What to produce: Rewrite the listing below, substituting "lens" for each occurrence of "camera" and keeping everything else the same.

================

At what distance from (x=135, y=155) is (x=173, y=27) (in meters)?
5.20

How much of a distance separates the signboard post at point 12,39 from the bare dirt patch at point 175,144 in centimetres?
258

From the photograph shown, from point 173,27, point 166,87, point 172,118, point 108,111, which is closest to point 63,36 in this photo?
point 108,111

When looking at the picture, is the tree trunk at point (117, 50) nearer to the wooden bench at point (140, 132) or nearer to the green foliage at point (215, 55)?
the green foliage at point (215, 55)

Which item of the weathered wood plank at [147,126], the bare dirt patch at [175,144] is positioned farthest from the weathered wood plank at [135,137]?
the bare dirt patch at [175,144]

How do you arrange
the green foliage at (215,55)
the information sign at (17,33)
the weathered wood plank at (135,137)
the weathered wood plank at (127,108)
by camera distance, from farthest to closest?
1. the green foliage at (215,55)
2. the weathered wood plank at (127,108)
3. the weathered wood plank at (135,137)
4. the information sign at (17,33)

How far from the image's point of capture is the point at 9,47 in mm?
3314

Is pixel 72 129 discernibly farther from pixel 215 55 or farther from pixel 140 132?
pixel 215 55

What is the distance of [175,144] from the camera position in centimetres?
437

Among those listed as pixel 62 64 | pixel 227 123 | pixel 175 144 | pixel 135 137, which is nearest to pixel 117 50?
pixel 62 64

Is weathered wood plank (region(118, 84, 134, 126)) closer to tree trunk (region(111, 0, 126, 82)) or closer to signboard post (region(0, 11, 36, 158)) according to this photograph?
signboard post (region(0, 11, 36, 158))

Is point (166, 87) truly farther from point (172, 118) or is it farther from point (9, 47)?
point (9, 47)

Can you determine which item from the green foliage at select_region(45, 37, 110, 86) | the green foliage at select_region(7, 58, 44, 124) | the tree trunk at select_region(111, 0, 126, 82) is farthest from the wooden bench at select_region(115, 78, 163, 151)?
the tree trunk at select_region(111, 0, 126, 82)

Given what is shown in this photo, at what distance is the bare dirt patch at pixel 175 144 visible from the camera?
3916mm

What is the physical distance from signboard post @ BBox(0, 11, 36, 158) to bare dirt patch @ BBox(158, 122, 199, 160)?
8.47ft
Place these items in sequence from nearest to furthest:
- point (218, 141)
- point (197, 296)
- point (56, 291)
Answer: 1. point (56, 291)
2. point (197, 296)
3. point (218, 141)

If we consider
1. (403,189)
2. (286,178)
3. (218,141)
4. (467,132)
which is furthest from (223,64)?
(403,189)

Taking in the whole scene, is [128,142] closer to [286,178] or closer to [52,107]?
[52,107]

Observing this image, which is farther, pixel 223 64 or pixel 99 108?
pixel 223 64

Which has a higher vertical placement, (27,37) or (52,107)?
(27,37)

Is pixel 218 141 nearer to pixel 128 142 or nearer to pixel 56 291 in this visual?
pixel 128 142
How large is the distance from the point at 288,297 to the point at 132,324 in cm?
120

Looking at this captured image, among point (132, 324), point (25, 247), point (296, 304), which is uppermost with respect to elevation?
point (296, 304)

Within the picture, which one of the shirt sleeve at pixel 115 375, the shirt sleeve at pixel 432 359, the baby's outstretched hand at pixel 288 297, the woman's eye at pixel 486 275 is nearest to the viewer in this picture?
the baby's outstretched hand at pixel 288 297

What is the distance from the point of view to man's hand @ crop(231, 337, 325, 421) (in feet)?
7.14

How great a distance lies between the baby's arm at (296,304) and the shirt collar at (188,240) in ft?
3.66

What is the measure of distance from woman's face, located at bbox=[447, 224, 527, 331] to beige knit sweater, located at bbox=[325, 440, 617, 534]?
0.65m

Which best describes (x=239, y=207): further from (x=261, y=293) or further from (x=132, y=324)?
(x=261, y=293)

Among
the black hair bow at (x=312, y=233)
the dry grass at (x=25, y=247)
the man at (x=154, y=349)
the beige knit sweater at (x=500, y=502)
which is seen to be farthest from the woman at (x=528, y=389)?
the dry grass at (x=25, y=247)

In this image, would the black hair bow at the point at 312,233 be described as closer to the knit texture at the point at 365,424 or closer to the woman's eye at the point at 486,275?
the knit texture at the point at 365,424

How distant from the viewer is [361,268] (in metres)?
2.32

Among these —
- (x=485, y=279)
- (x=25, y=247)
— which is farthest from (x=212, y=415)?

================

Complete output:
At what distance from (x=135, y=155) is (x=173, y=27) (in meters)?
5.20

How much of a distance separates the signboard post at point 12,39 from the bare dirt patch at point 175,144 in centimetres?
258

From the photograph shown, from point 173,27, point 166,87, point 172,118, point 108,111, which is closest to point 63,36 in this photo?
point 108,111

When looking at the picture, is the tree trunk at point (117, 50) nearer to the wooden bench at point (140, 132) or nearer to the green foliage at point (215, 55)?
the green foliage at point (215, 55)

Which item of the weathered wood plank at [147,126], the bare dirt patch at [175,144] is positioned farthest from the weathered wood plank at [135,137]?
the bare dirt patch at [175,144]

How do you arrange
the green foliage at (215,55)
the information sign at (17,33)
the weathered wood plank at (135,137)
the weathered wood plank at (127,108)
by lens distance, from farthest to closest?
1. the green foliage at (215,55)
2. the weathered wood plank at (127,108)
3. the weathered wood plank at (135,137)
4. the information sign at (17,33)

How far from the image's point of capture is the point at 9,47 in mm?
3314

Is pixel 72 129 discernibly farther from pixel 215 55 or farther from pixel 140 132?
pixel 215 55

What is the distance of [175,144] from the lens position in centimetres?
437

Among those listed as pixel 62 64 | pixel 227 123 | pixel 175 144 | pixel 135 137, which is nearest to pixel 117 50?
pixel 62 64

Is weathered wood plank (region(118, 84, 134, 126)) closer to tree trunk (region(111, 0, 126, 82)) or closer to signboard post (region(0, 11, 36, 158)) according to this photograph?
signboard post (region(0, 11, 36, 158))

Is point (166, 87) truly farther from point (172, 118) or is it farther from point (9, 47)?
point (9, 47)

Can you determine which item from the green foliage at select_region(45, 37, 110, 86) | the green foliage at select_region(7, 58, 44, 124) | the tree trunk at select_region(111, 0, 126, 82) is farthest from the wooden bench at select_region(115, 78, 163, 151)?
the tree trunk at select_region(111, 0, 126, 82)

Given what is shown in this photo, at what distance is the bare dirt patch at pixel 175 144 visible from the lens?
3916mm

What is the physical distance from signboard post @ BBox(0, 11, 36, 158) to bare dirt patch @ BBox(158, 122, 199, 160)?
8.47ft
Place these items in sequence from nearest to furthest:
- point (218, 141)
- point (197, 296)
- point (56, 291)
Answer: 1. point (56, 291)
2. point (197, 296)
3. point (218, 141)

If we consider
1. (403,189)
2. (286,178)
3. (218,141)
4. (467,132)
which is furthest from (223,64)?
(403,189)

Taking in the whole scene, is [128,142] closer to [286,178] or closer to [52,107]?
[52,107]

Observing this image, which is farther, pixel 223 64 or pixel 99 108?
pixel 223 64

Which has a higher vertical placement, (27,37) or (52,107)?
(27,37)

Is pixel 218 141 nearer to pixel 128 142 or nearer to pixel 56 291 in this visual?
pixel 128 142
How large is the distance from the point at 288,297 to the point at 132,324 in cm?
120

Looking at this captured image, among point (132, 324), point (25, 247), point (296, 304), which is uppermost with respect to elevation?
point (296, 304)

Within the picture, which one of the shirt sleeve at pixel 115 375, the shirt sleeve at pixel 432 359, the baby's outstretched hand at pixel 288 297, the woman's eye at pixel 486 275 is nearest to the viewer in this picture?
the baby's outstretched hand at pixel 288 297

What is the distance from the point of view to man's hand @ crop(231, 337, 325, 421) (in feet)?
7.14

How great a distance lies between the baby's arm at (296,304) and the shirt collar at (188,240) in ft?
3.66

What is the measure of distance from woman's face, located at bbox=[447, 224, 527, 331] to beige knit sweater, located at bbox=[325, 440, 617, 534]?
0.65m

Which best describes (x=239, y=207): further from (x=261, y=293) or further from (x=132, y=324)?
(x=261, y=293)

Among
the black hair bow at (x=312, y=233)
the dry grass at (x=25, y=247)
the man at (x=154, y=349)
the beige knit sweater at (x=500, y=502)
which is seen to be farthest from the woman at (x=528, y=389)?
the dry grass at (x=25, y=247)

In this image, would the black hair bow at the point at 312,233 be described as closer to the knit texture at the point at 365,424 or closer to the woman's eye at the point at 486,275?
the knit texture at the point at 365,424

How distant from the viewer is [361,268] (in metres)?
2.32

Among these —
- (x=485, y=279)
- (x=25, y=247)
— which is farthest from (x=212, y=415)?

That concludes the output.